With the cooler fall temperatures, slugs seem to be feeding incessantly, attacking newly planted cover crops and fall-planted small grains, says John Tooker, Penn State University entomologist.

"Slugs, of course, are most often problematic in no-till systems and thrive in high-moisture, high-residue fields," Tooker says.

Unfortunately for farmers with slug problems this fall, Tooker says many management tactics need to be implemented in spring, but there are few options that farmers can implement this fall that stand a good chance of reducing slug populations next spring.

Most slugs have a single generation per year with overwintering eggs hatching in spring and slugs developing through spring, summer and fall, Toker says. As winter approaches, slugs lay eggs, which overwinter and hatch the next spring.

He says anecdotal evidence of apparent full-size slugs seen early in the spring seems to suggest that some adults can survive until next spring and resume feeding.

"To assess slug populations this fall, it's necessary to scout fields," Tooker says. "Because slugs are most active at night, this can be done easily by placing wooden boards in fields, such as siding or even roofing shingles of some standardized size.

"Slugs will hide under these boards during the day providing an opportunity to gauge population size."

Tooker suggests leaving the boards in place for a few day and counting slugs. Then, keep track of which fields have the largest populations and then in the spring, scout these fields first for damage.

"There is a good chance that high fall populations will lead to high spring populations and a need for chemical control," Tooker says.

Another tactic that may be of use is removing debris from fields. Some folks that do not use cover crops remove stubble for bedding.
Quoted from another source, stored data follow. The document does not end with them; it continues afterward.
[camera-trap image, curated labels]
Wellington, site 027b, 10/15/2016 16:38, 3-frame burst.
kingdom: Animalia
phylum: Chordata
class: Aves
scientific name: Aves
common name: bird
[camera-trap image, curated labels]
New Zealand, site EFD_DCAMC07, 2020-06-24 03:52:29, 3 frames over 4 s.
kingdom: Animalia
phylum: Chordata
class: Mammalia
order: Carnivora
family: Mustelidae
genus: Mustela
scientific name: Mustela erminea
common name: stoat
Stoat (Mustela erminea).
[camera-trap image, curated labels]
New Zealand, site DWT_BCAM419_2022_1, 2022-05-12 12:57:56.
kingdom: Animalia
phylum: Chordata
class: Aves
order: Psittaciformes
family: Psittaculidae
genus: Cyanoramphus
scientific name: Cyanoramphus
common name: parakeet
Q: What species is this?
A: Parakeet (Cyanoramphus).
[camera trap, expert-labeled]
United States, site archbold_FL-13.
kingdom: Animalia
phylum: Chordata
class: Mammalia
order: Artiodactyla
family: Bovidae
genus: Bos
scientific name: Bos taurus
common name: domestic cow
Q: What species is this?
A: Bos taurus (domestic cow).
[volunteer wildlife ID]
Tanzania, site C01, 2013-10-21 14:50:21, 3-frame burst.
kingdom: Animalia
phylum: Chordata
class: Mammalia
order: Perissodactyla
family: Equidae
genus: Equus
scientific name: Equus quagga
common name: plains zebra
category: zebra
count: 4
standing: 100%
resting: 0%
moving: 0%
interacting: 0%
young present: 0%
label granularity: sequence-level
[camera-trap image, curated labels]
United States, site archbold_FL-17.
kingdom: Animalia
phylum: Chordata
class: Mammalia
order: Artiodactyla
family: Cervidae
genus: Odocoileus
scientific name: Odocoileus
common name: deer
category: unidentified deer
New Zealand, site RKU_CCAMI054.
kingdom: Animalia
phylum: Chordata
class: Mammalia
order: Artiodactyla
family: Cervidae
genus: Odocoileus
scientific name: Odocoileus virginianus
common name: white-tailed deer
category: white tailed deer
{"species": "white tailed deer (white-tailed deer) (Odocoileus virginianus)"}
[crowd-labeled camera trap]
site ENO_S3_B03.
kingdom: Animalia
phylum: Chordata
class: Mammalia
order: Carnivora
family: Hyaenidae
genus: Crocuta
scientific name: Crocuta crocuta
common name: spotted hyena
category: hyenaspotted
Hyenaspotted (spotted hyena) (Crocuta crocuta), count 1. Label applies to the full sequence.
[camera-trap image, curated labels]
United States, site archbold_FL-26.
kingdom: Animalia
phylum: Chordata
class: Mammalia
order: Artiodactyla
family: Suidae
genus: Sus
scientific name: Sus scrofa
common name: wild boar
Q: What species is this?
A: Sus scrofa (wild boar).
"These more-exposed fields would tend to dry out more quickly, which would leave them less likely to harbor damaging slug populations," Tooker says. "This tactic, of course, would not be available to farmers regularly using cover crops."

Another tactic that has anecdotal support for helping to decrease slug populations is incorporating some degree of fall tillage. Tooker says shallow discing or turbo tillage provides some incorporation that should help knock back slug populations in the spring.

"A grower looking to test this option could easily leave a portion of the field untreated to see if the management was effective," he says.

If slug problems are particularly bad, growers might consider fall applications of metaldehyde baits. Tooker says such applications can be effective, but are not the most efficient use of these baits. Some adult slugs may have already laid eggs; the chemical treatment might not contribute too much to reducing spring populations.

Tooker adds that in the struggle against slugs, natural enemies have a lot of potential to contribute to slug suppression. Some ground beetle and harvestman (aka daddy long legs) species are voracious slug predators; unfortunately, natural enemies populations in many crop fields never get a chance to build because of regular use of broadcast insecticides.

"Many growers tankmix insecticides in the spring as an insurance policy against other potential crop pests," Tooker says. "But it should be recognized that applications of insecticides in absence of crop damage are economically dubious and have the potential to disrupt often unrecognized natural enemy-provided control.